With respect to the case, when firstly, in an opposition procedure, a patent has been maintained in accordance with Article 102(3) EPC, where secondly the impugned decision was only based on the patentee's sole request, and where thirdly an appeal was filed by the patentee, decisions T 239/92 and T 552/97 clearly show the consistent case law of the Boards in indicating the rejection of such an appeal as being inadmissible, if the impugned decision did follow the respective appellant's sole request.
3. Based on the Minutes of the oral proceedings held on 28. November 1996, the content of the impugned interlocutory decision taken by the Opposition Division and the reasons given in the notice of appeal and the written statement setting out the grounds of appeal for the filing of an appeal there can be no considerable doubt that at the end of the oral proceedings the patentee agreed to the maintenance of the patent in amended form which was thought acceptable to the Opposition Division and thus finally became content of the impugned decision. Since the accepted request was, at the time the decision was made, the sole remaining request on the side of the patentee, which fact has been confirmed by the respondents I and III, he was not and could not be adversely affected by the impugned decision. Indeed, the reasons that "The patentees consider that in the light of the Reasons for the decision the limitation introduced into amended claim 1 as allowed is not necessary..." (notice of appeal dated 30. June 1997, page 1) and that "The Proprietor - Appellant is adversely affected in the sense that they consider the claims of the text of the application as found acceptable in the Interlocutory Decision are unduly narrow in scope" (written statement dated 3. September 1997, page 1), cannot be considered by the Board as reasons which permit a party to be adversely affected by a decision in the meaning of Article 107 EPC, since these reasons result from the proprietor's own main and sole request and do not result from not allowed requests.

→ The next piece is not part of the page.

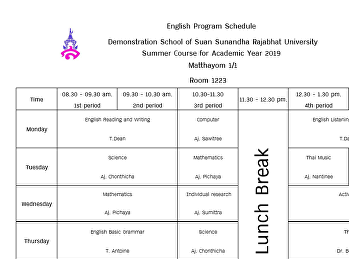 Summer Course 2019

4. The Board can furthermore not follow the patentee's argument that the announcement of the Chairman in the oral proceedings of 28 November 1996 that claim 1 of the main request originally discussed during the oral proceedings did not involve an inventive step should be considered as a "verbal decision" which adversely affected the patentee's position and therefore would allow an appeal. Since the Minutes clearly indicate that the respective announcement was a mere opinion of the Opposition Division which was not intended to terminate the proceedings but to reopen the discussion on the case, an appeal against such an "opinion" would be inadmissible. In the present case that opinion did not become part of the final decision since the request for which that opinion was relevant was withdrawn by the patentee. This must have been clear to a party represented by an experienced professional representative. Furthermore, this handling with main and subsidiary requests is such normal practice in the proceedings before the EPO, that there was no necessity on the side of the Opposition Division to direct the patentee to potential problems. The Board therefore can not find any of the alleged procedural violations.
5. In view of the above, the appeal has to be rejected as inadmissible.
Therefore, the subsidiary requests of the Respondents (see above section V) do not have to be taken into account.
ORDER
For these reasons it is decided that:
The appeal is rejected as inadmissible.